Третий - страница 26



Полина тихо выдохнула через приоткрытые губы, обретая заново возможность дышать.

Первым она увидела каменный мост, поднимающийся от площади надёжной и твёрдой перемычкой над пустотой. Там, под ним, вились облака. Храм Стихий был подавляюще грандиозен. В него можно было поселить весь город, вытянувшийся у его основания на юг. И такую громадину установили на какую-то вершину? Серая структура с закруглёнными углами, главный средний купол заключали в квадрат четыре башни, значительно превышающие его в высоту. Они символизировали четыре Стихии и четыре стороны Света. Полина отчего-то знала, что слева запад, справа – восток. Слева мост Огня и по нему лучше не ходить тому, кто не принадлежит Огню, а справа мост Воды, по нему в Храм втекает вода, хотя он и расположен несколько выше относительно другого края.

Сафико улыбнулась на удивлённый взгляд, считая за должное, что Храм производит неизгладимое впечатление. Он производил. Полина взволновано дышала и жадно рассматривала всё, до чего дотягивался взгляд.

Девушка-адепт перестала улыбаться, вместо этого закусила губу и приготовилась закатывать кресло на чуть выгибающийся, укреплённый у оснований мост.

Сигур фыркнул и отстранил её. Он поистратился, но непохоже чтобы умирал от слабости. Если в руках не осталось силы магической, осталась мужская. Кресло пошло медленно, чуть елозя на неровностях, но относительно ровно, а потом веселей поскакало под уклон. Тут маг его то ли не видел смысла, то ли не имел возможности придерживать. Полина разобралась со скачущими перед глазами кругами и уставила сконцентрированный взгляд на встречающих.

Их было двое. Они стояли у входных двустворчатых врат из тёмного материала сходного с деревом, по которым становилось ясно, что Храм – крепость. Площадка от моста до них не была особенно большой, но глядя на их улыбки, способные означать всё что угодно, Полине она представлялась непреодолимой. Сколько ни иди, двое стариков будут всё так же глядеть со спокойной улыбкой сверху вниз.

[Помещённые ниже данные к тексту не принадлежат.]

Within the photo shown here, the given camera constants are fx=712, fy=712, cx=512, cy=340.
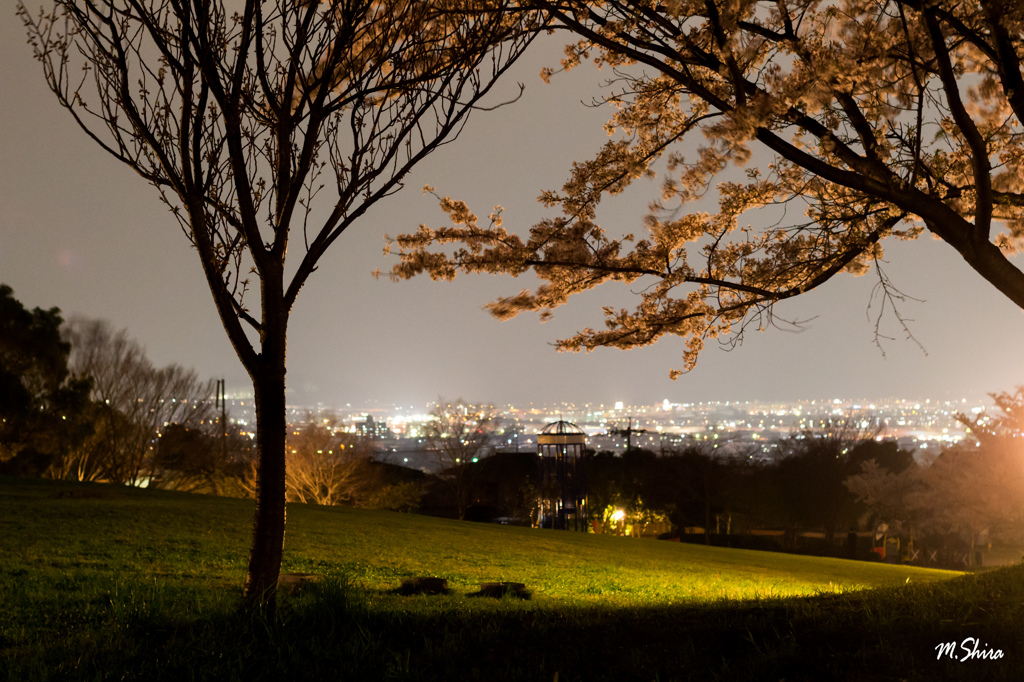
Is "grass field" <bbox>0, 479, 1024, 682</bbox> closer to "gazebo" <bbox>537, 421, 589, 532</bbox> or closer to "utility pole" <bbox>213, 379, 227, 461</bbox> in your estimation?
"gazebo" <bbox>537, 421, 589, 532</bbox>

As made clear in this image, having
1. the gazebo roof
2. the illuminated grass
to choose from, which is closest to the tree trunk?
the illuminated grass

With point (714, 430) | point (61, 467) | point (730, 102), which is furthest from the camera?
point (714, 430)

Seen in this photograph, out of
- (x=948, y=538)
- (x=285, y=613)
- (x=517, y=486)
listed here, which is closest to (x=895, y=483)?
(x=948, y=538)

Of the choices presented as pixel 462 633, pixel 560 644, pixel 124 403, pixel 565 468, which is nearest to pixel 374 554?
pixel 462 633

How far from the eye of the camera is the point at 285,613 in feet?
13.5

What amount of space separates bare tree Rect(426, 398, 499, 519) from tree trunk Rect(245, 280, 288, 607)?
3053cm

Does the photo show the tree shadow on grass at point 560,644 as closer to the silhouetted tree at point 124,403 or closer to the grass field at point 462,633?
the grass field at point 462,633

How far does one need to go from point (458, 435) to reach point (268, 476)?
33.0 m

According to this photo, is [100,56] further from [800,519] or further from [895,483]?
[800,519]

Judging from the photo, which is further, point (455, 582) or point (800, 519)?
point (800, 519)

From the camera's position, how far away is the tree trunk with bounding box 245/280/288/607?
4402 millimetres

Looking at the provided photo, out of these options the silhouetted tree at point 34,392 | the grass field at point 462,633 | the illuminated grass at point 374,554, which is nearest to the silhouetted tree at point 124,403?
the silhouetted tree at point 34,392

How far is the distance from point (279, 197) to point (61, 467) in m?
26.4

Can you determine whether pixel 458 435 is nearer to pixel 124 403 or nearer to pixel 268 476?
pixel 124 403
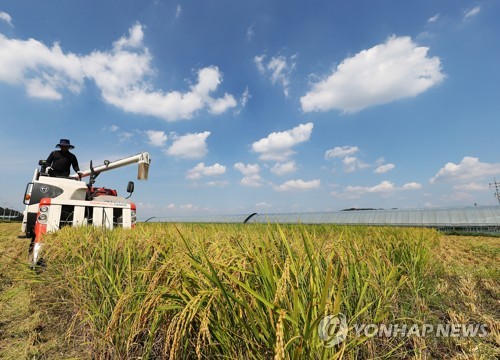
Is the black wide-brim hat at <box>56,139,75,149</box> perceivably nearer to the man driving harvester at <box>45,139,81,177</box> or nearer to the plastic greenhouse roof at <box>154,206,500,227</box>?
the man driving harvester at <box>45,139,81,177</box>

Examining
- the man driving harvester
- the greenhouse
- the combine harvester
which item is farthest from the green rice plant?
the greenhouse

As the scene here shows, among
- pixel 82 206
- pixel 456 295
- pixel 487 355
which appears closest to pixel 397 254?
pixel 456 295

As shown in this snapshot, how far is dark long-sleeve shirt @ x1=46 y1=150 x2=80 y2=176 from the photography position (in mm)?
6578

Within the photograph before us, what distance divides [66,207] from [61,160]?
6.09ft

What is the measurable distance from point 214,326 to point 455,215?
70.3 ft

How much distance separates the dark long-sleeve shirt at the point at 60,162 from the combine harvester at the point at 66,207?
24 cm

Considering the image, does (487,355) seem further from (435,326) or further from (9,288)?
(9,288)

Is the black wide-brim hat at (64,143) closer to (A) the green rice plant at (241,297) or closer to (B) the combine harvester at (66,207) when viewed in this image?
(B) the combine harvester at (66,207)

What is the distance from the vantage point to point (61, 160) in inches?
262

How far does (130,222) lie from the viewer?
20.0 feet

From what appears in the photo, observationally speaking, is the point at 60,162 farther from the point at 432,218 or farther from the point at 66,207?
the point at 432,218

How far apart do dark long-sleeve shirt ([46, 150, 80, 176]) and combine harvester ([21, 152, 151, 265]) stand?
0.24 metres

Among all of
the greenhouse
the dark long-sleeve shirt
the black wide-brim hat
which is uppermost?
the black wide-brim hat

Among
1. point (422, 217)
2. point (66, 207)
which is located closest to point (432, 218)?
point (422, 217)
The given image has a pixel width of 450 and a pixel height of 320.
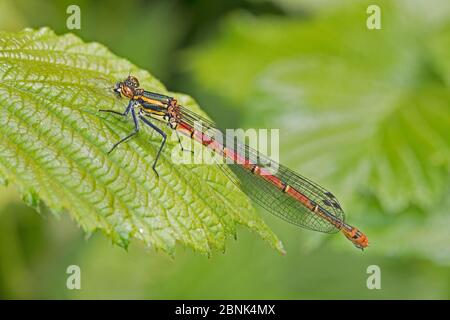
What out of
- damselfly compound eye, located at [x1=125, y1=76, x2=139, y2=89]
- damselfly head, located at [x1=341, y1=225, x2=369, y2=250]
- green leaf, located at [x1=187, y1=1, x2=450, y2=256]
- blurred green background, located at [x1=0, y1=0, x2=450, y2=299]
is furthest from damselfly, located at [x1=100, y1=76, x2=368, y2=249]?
green leaf, located at [x1=187, y1=1, x2=450, y2=256]

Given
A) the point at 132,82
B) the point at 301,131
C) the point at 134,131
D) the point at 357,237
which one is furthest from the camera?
the point at 301,131

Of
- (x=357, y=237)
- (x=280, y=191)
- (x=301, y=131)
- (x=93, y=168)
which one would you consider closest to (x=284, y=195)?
(x=280, y=191)

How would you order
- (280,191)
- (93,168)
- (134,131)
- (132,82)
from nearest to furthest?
(93,168) < (134,131) < (132,82) < (280,191)

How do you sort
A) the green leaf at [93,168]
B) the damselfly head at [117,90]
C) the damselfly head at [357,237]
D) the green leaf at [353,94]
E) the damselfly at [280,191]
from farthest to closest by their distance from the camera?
the green leaf at [353,94], the damselfly head at [357,237], the damselfly at [280,191], the damselfly head at [117,90], the green leaf at [93,168]

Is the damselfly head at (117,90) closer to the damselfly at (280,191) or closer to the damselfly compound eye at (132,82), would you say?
the damselfly compound eye at (132,82)

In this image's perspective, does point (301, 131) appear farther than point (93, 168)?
Yes

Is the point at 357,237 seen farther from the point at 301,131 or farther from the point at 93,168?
the point at 93,168

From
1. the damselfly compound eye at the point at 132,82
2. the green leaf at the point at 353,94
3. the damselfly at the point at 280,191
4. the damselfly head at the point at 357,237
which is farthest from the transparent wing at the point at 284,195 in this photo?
the damselfly compound eye at the point at 132,82
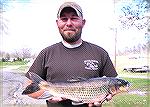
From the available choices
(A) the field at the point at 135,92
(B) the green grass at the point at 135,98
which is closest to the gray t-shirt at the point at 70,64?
(A) the field at the point at 135,92

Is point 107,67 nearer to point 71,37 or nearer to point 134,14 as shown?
point 71,37

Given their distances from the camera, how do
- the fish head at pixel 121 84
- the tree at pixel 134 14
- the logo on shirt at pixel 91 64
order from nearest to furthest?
the logo on shirt at pixel 91 64
the fish head at pixel 121 84
the tree at pixel 134 14

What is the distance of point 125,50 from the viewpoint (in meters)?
4.98

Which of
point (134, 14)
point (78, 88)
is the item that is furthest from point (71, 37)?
point (134, 14)

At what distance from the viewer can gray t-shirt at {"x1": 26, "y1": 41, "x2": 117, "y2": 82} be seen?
80.5 inches

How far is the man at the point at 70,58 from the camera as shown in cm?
204

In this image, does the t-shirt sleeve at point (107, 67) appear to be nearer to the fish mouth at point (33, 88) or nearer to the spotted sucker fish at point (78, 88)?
the spotted sucker fish at point (78, 88)

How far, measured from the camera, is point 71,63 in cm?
206

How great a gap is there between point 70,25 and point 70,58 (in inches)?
7.5

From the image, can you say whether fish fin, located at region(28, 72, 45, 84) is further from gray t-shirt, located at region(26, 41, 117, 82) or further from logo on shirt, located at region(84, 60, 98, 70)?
logo on shirt, located at region(84, 60, 98, 70)

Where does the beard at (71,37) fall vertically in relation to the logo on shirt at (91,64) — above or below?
above

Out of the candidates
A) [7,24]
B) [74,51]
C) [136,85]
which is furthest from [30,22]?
[74,51]

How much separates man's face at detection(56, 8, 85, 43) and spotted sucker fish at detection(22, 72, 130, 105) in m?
0.24

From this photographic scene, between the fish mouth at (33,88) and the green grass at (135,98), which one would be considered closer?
the fish mouth at (33,88)
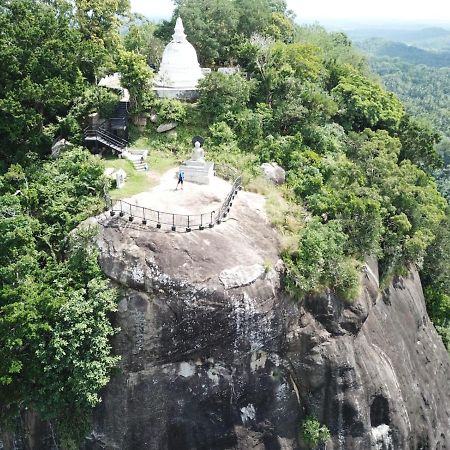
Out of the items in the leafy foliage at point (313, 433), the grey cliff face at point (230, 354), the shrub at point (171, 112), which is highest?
the shrub at point (171, 112)

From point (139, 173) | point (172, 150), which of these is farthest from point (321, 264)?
point (172, 150)

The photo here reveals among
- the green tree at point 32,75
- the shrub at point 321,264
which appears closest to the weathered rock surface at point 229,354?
the shrub at point 321,264

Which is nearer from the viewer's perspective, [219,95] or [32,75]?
[32,75]

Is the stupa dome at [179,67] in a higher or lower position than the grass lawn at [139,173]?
higher

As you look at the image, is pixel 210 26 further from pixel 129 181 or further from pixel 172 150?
pixel 129 181

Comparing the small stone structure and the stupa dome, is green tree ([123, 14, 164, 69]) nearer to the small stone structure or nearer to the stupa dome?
the stupa dome

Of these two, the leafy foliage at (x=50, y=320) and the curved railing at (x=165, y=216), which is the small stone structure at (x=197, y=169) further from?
the leafy foliage at (x=50, y=320)

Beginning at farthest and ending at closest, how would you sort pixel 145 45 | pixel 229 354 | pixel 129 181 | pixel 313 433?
pixel 145 45
pixel 129 181
pixel 313 433
pixel 229 354
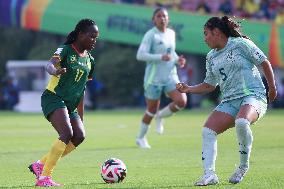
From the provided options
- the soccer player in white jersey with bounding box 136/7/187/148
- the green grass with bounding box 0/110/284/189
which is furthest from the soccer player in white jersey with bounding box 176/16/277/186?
the soccer player in white jersey with bounding box 136/7/187/148

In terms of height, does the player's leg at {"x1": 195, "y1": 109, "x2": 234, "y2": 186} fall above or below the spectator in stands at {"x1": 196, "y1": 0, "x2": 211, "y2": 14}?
above

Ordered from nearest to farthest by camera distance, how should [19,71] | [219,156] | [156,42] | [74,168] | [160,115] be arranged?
1. [74,168]
2. [219,156]
3. [156,42]
4. [160,115]
5. [19,71]

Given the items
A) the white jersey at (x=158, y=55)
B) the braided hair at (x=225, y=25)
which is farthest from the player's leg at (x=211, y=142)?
the white jersey at (x=158, y=55)

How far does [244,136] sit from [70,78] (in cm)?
248

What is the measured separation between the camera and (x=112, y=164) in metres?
11.6

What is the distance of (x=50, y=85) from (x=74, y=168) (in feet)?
8.12

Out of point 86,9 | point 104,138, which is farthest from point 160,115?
point 86,9

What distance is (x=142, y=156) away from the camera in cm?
1616

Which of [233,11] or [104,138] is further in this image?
[233,11]

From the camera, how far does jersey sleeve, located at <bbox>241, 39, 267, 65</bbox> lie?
11172 mm

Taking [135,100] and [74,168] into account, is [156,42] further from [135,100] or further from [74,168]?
[135,100]

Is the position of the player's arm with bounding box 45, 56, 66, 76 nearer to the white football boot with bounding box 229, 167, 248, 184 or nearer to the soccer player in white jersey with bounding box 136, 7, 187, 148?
the white football boot with bounding box 229, 167, 248, 184

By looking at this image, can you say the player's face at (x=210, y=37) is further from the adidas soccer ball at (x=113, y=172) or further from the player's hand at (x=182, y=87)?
the adidas soccer ball at (x=113, y=172)

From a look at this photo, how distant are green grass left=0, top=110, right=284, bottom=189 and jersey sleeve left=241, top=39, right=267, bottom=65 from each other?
155 centimetres
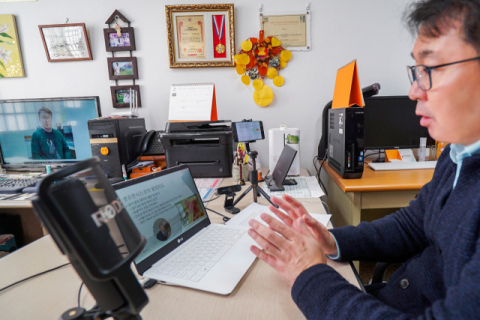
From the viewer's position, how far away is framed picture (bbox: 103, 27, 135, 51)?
70.6 inches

Старики были глубокими, с однотонными лицами в бороздах на щеках и лбах, с поредевшими белыми бровями и одинаковым выражением глаз. У того, что стоял к ним ближе, глаза были голубыми, с молодой насыщенностью цвета, другой стоял на пороге и держал много работавшей рукой тяжёлую створку. Он был загорел до цвета коры и в его волосах ещё была темнота. Хоть на квадратном лице держалась улыбка, становилось ясно, что человек суровый. А ещё хоть он и стоял на возвышенности, первый превосходил его ростом. Коротко стриженный и худой, седой как лунь, в профиль или со спины он мог сойти за сутулого светловолосого парня. Одеты они были в одно и то же, иссера голубое одеяние, подвязывавшееся у пояса и покрывающее от шеи до земли. Но и такая обезличивающая простая одежда сидела на них по-разному, на седом навевая на мысли о римских патрициях, а на коренастом – о рабочей робе.

Полина безрадостно провела аналогию между Сафико, её сине-белым платьем и собой. Если на Сафико это красивое платье сидело как на молодой девушке, то на ней бы оно село как на корову седло. И тут дело не в весе. Полина знала, что весит немного, в конце концов две девушки вполне справлялись с её перевозкой на непредназначенном для того средстве передвижения.

– Здравствуй, Полина, – персонально поздоровался седой молодым голосом. Голубые глаза мягко коснулись места, где из бинтов блестели её глаза, и сместились на мага, едва не заморозив его суровой пристальностью.